* TEXTAUSZUG

Diese Ängste haben sich zuletzt wieder etwas verflüchtigt, nachdem die Partei in den Umfragen wieder etwas höher kletterte. Sie liegt bei Werten zwischen acht und neun Prozent – und damit in etwa auf der Höhe des Resultats der Bundestagswahl 2013. Was allerdings nichts daran ändert, dass es anders als damals 2017 voraussichtlich nicht einmal rechnerisch reichen würde für eine rot-rot-grüne Regierung. Ganz abgesehen davon, dass sich die SPD einer ernsthaften Diskussion um ein solches Bündnis verweigert und auch keine „Liste der Gemeinsamkeiten“ aufstellen mag, so wie die Linkspartei das gerne hätte. Als „Kristallisationspunkt eines Lagers der Solidarität“ mag sich die Partei inszenieren – ein Projekt mit wenig Schlagkraft, solange SPD und Grüne nicht mittun.

* AUFGABE
Erkläre anhand des Textauszugs in ein bis drei Sätzen, weshalb die Partei als „Kristallisationspunkt eines Lagers der Solidarität“ nur ein Projekt mit wenig Schlagkraft verfolgt. Die Daten sind eigenständiges Material und gehören nicht zum Textauszug.

* GESAMMELTE DATEN
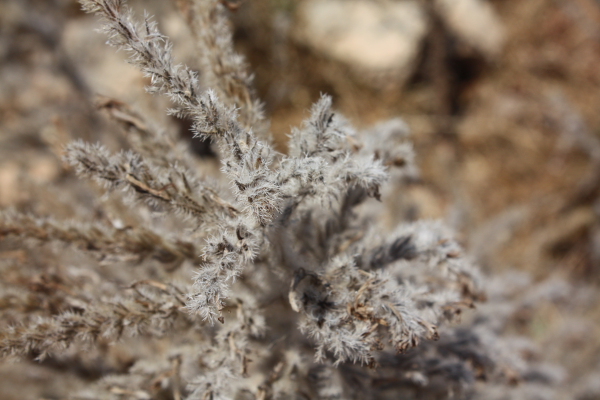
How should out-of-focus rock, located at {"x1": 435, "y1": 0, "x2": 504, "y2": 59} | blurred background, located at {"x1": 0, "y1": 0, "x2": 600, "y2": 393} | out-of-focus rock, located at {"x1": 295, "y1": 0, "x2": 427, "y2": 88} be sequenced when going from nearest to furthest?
blurred background, located at {"x1": 0, "y1": 0, "x2": 600, "y2": 393}, out-of-focus rock, located at {"x1": 295, "y1": 0, "x2": 427, "y2": 88}, out-of-focus rock, located at {"x1": 435, "y1": 0, "x2": 504, "y2": 59}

* LÖSUNG
Das Projekt hat wenig Schlagkraft, weil SPD und Grüne nicht mittun. Solange sie sich nicht beteiligen, kann die Partei sich zwar als Kristallisationspunkt eines solchen Lagers inszenieren, aber wenig bewirken.